__What you should do__
Pick out every line in the source data below that contains the string "nearer", matching case exactly, and copy each of those lines.

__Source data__
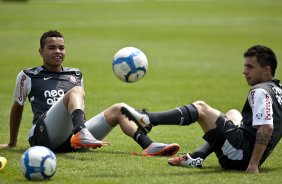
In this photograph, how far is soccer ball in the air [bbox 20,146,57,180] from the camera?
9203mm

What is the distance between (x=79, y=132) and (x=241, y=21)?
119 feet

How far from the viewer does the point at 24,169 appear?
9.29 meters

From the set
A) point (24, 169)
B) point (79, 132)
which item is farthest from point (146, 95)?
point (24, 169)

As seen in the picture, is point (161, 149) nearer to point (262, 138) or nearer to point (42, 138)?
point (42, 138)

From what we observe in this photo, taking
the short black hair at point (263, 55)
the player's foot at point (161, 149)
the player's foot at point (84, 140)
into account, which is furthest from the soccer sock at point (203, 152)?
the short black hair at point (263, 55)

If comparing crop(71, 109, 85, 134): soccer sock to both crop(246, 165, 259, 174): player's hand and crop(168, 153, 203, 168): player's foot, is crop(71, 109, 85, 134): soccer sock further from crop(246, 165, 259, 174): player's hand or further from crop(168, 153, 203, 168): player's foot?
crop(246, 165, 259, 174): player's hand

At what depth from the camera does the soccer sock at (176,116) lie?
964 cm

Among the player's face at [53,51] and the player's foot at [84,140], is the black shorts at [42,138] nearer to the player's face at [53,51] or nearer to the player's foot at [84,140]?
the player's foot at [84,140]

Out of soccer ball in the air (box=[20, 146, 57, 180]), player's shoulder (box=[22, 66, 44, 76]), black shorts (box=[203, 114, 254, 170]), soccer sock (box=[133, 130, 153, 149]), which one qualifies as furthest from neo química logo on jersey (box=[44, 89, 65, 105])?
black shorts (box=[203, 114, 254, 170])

...

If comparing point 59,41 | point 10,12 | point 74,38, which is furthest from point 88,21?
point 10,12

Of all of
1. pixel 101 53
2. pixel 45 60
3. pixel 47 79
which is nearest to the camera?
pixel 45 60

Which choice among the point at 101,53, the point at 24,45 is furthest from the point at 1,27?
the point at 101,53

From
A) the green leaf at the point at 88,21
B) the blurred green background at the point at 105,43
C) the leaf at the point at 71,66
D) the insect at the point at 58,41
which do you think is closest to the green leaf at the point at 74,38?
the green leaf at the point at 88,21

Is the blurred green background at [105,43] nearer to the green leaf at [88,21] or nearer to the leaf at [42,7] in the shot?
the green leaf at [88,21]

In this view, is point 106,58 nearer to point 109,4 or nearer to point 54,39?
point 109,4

==

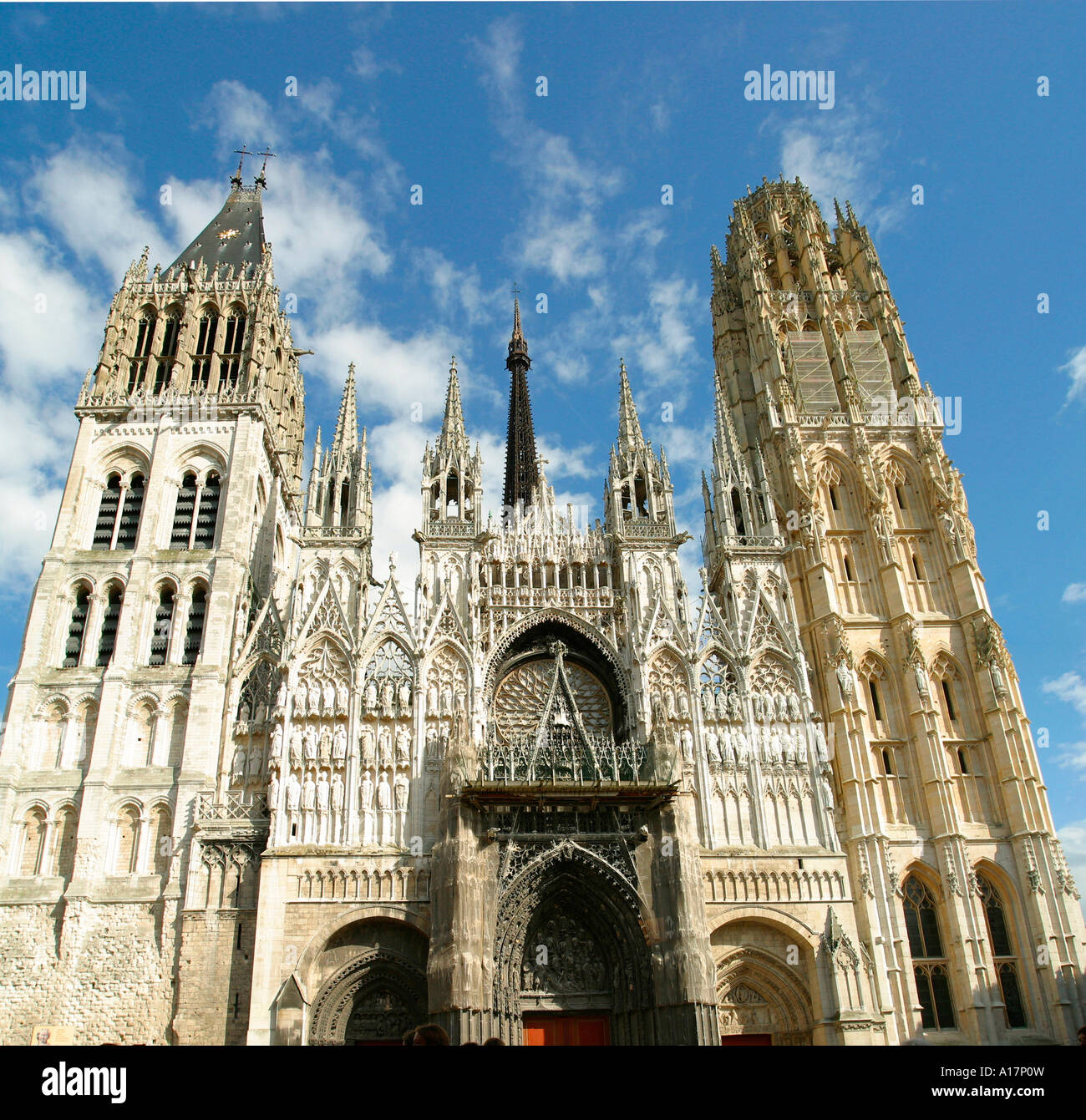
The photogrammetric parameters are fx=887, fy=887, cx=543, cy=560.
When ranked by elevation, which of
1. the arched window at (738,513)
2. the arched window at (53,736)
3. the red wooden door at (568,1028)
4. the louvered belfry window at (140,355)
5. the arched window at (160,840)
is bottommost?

__Task output__
As seen in the picture, is point (161, 149) nearer to point (262, 138) or nearer to point (42, 138)?
Among the player's face at [53,51] and the player's foot at [84,140], is the black shorts at [42,138] nearer to the player's face at [53,51] or nearer to the player's foot at [84,140]?
Is the blurred green background at [105,43] nearer to the green leaf at [88,21] or nearer to the leaf at [42,7] in the shot?
In this view, is point 106,58 nearer to point 109,4 or nearer to point 54,39?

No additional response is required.